I created a lexer/parser for getting all the data from the official scoresheets. They're in PDF format, which makes it a bit hard to get things, but if you just go select-all on the pdf then you'll get something like this:

Scores.txt

ID	First Name Last Name
1602	Tyler
Toms
1801	Stephen
Chen
1401	Ava
Goepfert
1906	Garret
McKinney
1404	Skyler
Evans
1204	Brooks
Willburn
1609	Damian
Cox
2209	Amelia
Cooper-Davis
1207	Andy
Edsall
Anchorage Hilton
Top Scores for Event #8 - Speech
02/26/10
School Name	Score County/Region/State Place
- 1 -
Division
1 - Honors
1 - Honors
1 - Honors
2 - Scholastic
2 - Scholastic
2 - Scholastic
3	-	V arsity
3	-	V arsity
3	-	V arsity
Lathrop HS
West Valley HS
Hutchison HS
IDEA Team I
Hutchison HS
Craig HS
Lathrop HS
Ketchikan HS
Craig HS
856.7
1
843.3
2
830.0
3
820.0
1
776.7
2
740.0
3
916.7
1
800.0
2
760.0
3

So here's a Lexer and Parser to make these into a nice wikitable. They can be compiled with lex/flex and yacc/bison, which are both free open-source software. I hereby license these source files under the open-source BSD license.

acadeca_lexer.l

%option noyywrap
%option nodefault

%{
#define YYSTYPE char*
#include "acadeca_parser.tab.h"

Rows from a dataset
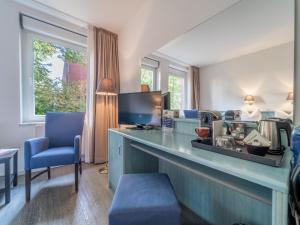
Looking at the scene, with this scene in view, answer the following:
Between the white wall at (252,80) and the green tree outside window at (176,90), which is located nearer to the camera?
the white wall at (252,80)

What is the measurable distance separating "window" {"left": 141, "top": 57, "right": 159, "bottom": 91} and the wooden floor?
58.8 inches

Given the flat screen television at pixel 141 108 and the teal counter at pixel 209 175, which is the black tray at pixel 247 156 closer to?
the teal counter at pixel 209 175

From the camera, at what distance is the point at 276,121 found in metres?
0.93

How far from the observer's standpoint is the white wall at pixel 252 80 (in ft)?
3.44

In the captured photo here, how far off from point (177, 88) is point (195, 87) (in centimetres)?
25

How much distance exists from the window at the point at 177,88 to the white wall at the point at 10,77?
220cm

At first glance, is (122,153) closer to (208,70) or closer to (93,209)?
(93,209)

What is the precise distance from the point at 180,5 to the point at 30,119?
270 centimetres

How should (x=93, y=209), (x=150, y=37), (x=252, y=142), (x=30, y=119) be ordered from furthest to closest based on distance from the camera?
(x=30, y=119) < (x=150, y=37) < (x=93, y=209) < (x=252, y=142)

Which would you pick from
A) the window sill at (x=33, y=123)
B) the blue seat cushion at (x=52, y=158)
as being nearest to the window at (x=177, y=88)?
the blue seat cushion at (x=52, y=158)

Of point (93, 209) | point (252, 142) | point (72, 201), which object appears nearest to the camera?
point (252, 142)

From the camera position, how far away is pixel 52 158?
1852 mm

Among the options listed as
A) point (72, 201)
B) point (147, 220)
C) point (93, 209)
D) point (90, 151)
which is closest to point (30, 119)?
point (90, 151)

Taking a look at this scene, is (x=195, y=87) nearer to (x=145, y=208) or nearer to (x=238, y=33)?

GIVEN EXERCISE 1:
Answer these questions using the scoresheet post:
(a) In what file format are the official scoresheets?
(b) Under which open-source license are the source files released?
(c) What is the file name given for the lexer?
GIVEN EXERCISE 2: Reproduce the scoresheet post from "So here's a" up to and including "open-source BSD license.".
GIVEN EXERCISE 3:
Using the scoresheet post, say whether each statement agrees with it, answering yes or no and quoting the words that decide it:
(a) The lexer and parser can be compiled with lex/flex and yacc/bison.
(b) The sample scoresheet lists top scores for an essay event.
(c) The lexer and parser turn the scoresheet data into a spreadsheet.

EXPECTED OUTPUT 1:
(a) PDF
(b) The BSD license
(c) acadeca_lexer.l

EXPECTED OUTPUT 2:
So here's a Lexer and Parser to make these into a nice wikitable. They can be compiled with lex/flex and yacc/bison, which are both free open-source software. I hereby license these source files under the open-source BSD license.

EXPECTED OUTPUT 3:
(a) Yes: "They can be compiled with lex/flex and yacc/bison"
(b) No: "Top Scores for Event #8 - Speech"
(c) No: "to make these into a nice wikitable"